Se acercaba el día de abandonar la oficina para partir a la campaña.  Preparé cuidadosamente la entrega: informes, auditoría, inventarios.  Todo en riguroso orden.  Mi Jefa sabía que así lo haría; no necesitaba pedírmelo ni agradecerlo.  Ella requería poner toda su concentración en el futuro.   Sólo me atreví a molestarla para preguntarle acerca del paquete, el cual permanecía sobre la cómoda desde el día de la ceremonia.  “Llévate esos tenis ridículos, Gonzalo, úsalos tú, guárdalos como recuerdo o tíralos a la basura.  Lo que quieras.  No calzaría algo tan corriente y ni siquiera son de mi número.  Ya me compraré unos Nike, por si tengo que ponérmelos cuando aparezcan los del partido”.   En ese momento, sin tocar la puerta, entró un fulano a quien yo nunca había visto.  Iba a sacarlo cuando Ella se levantó, con la sonrisa inmensa de las ocasiones especiales, y prácticamente se echó en sus brazos.  “¿Lista para comenzar la guerra?”, le preguntó el tipo.  Y sin esperar respuesta, prosiguió: “Aquí traigo ya la lista del equipo de campaña”.   Entonces Mi Jefa recordó mi presencia sólo para decirme: “Gonzalo, déjanos”.
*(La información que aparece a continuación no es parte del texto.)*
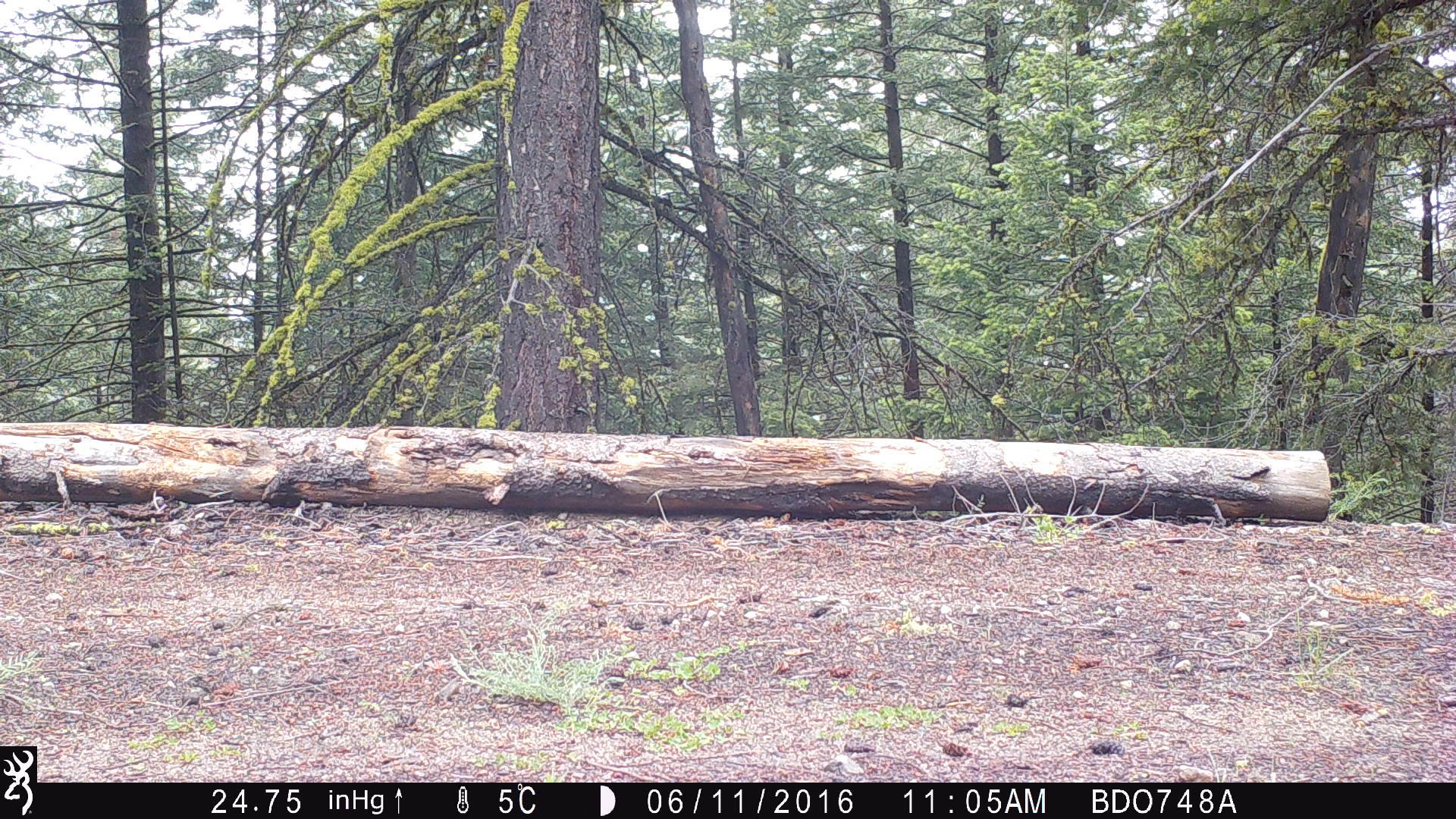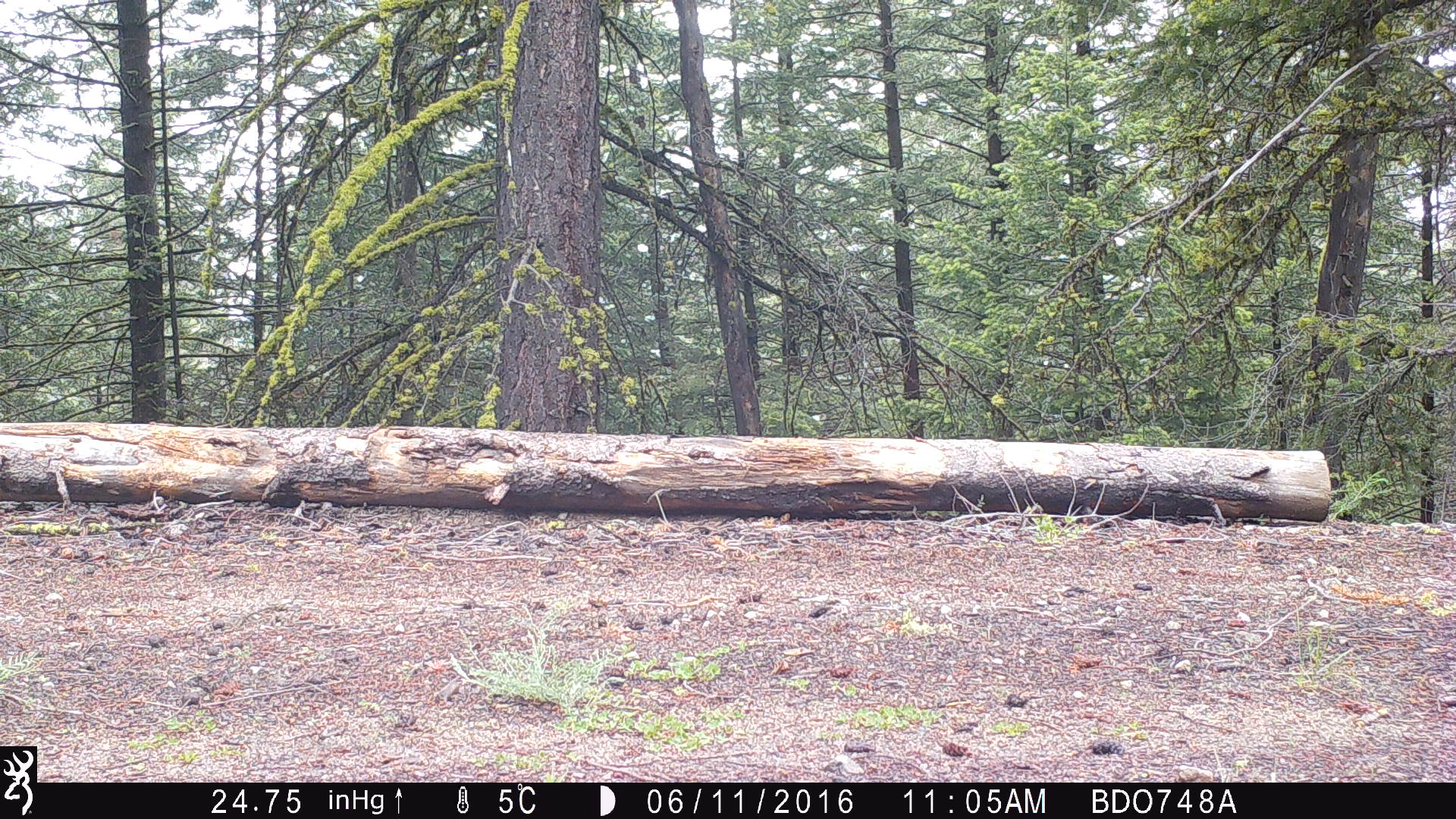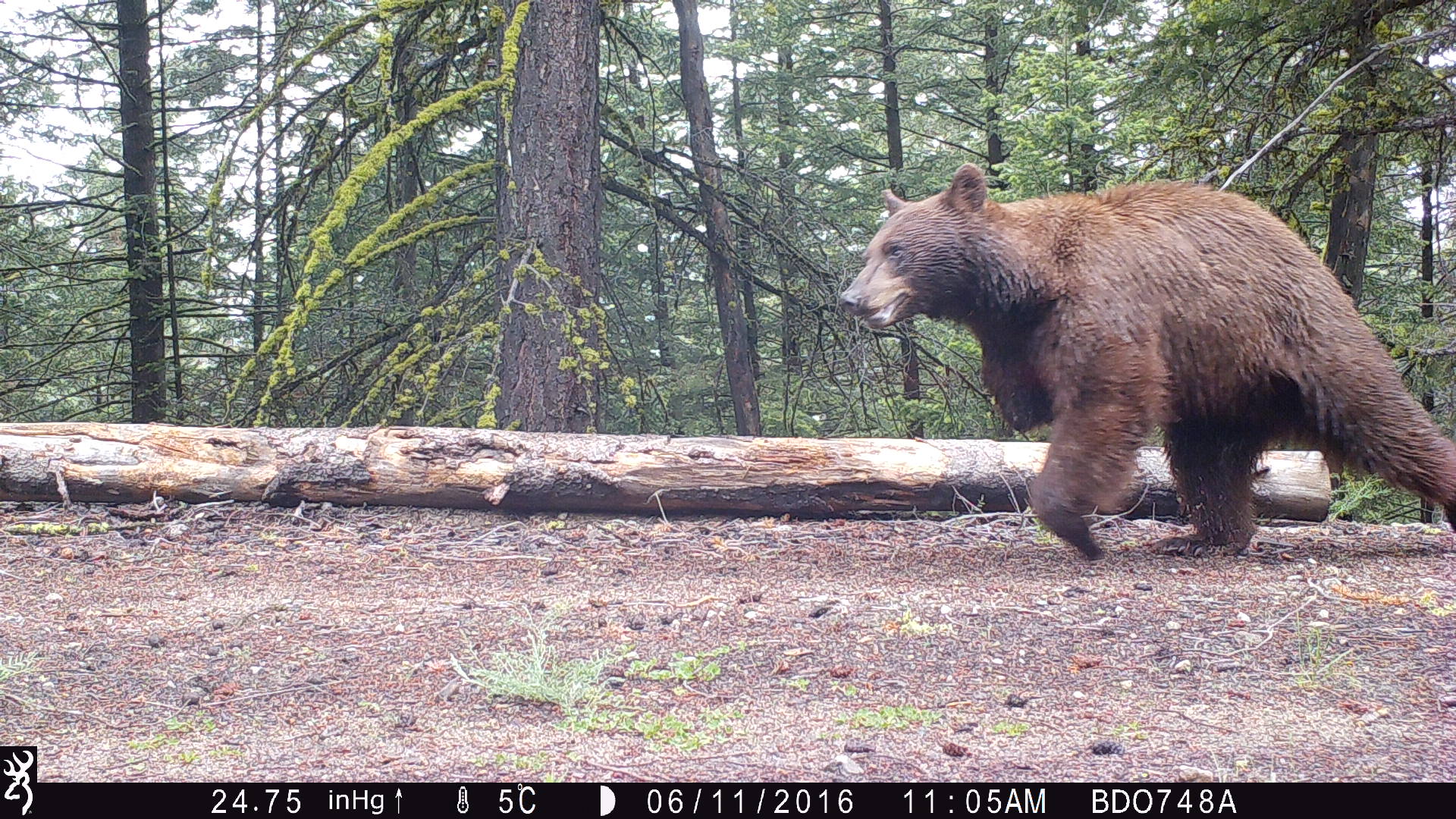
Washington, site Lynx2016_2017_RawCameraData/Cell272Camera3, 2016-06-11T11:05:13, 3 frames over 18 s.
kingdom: Animalia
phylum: Chordata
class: Mammalia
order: Carnivora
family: Ursidae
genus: Ursus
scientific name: Ursus americanus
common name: american black bear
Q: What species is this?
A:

Permanecí afuera.  Me llamaría en cualquier momento.

“Hasta mañana”, repetí varias veces, contestando a la misma frase pronunciada por cada uno de los muchachos y chicas de la oficina.  Sólo quedaba Mari, a quien le tocó la guardia.  Pero a las ocho se despidió, “mejor váyase también a descansar, licenciado”, me dijo con mucha conmiseración en el tono de voz y en los ojos.  “Voy a esperar a Mi Jefa”, aclaré.

El clic de la puerta y la risa de Ella me hicieron saltar.  Quizás me había quedado dormido.  Salieron abrazados, entre comentarios y risas.  “Vamos por una copa”, escuché al tipo.  La Licenciada volteó hacia mí.  Muy erguido, esperando ser llamado, escuché: “Cierra y apaga las luces antes de irte”, y volvió a meterse bajo aquel brazo.

Con el paquete pegado al pecho, salí a la calle, muy despacio.  Me senté en una banca, en la parada del autobús.  En el acrílico de la caseta, mezclado con los colores del afiche publicitario del partido, vi mi rostro deforme.   Molesto ante la imagen, que resultaba la de un payaso triste, abrí el paquete, todavía en mi regazo.   Saqué los tenis; los uní, atando las agujetas, y me puse a jugar con ellos, como si fueran pelotas.

De la rocola en la fonda de la esquina salía una canción ranchera, Ando volando bajo…  Los tenis seguían girando en el aire, impulsados en las palmas de mis manos, en pequeños saltos, como si tuvieran vida propia.  Ya ni llorar es bueno, cantaba con mucho sentimiento aquella voz que parecía salirme del alma.  De nuevo vi mi reflejo.  “¿Cuándo me convertí en payaso?”, me pregunté.

Mal haya quien dijo miedo… se oía ahora otra canción.

Me puse de pie.  Así uno de los zapatos y comencé a hacer girar el otro con fuerza.  Zumbaba.  Impulsé hacia arriba y solté.  Subieron como helicóptero hasta atorarse en el cable de luz.  La inercia los ató al grueso alambre.

El peso sobre mis hombros, la opresión en el pecho, volaron con ellos.  Me sentí ligero, ágil, libre.  Que la chancla que yo tiro, fue la última frase que distinguí antes de que los silbantes frenos del autobús se impusieran sobre la música.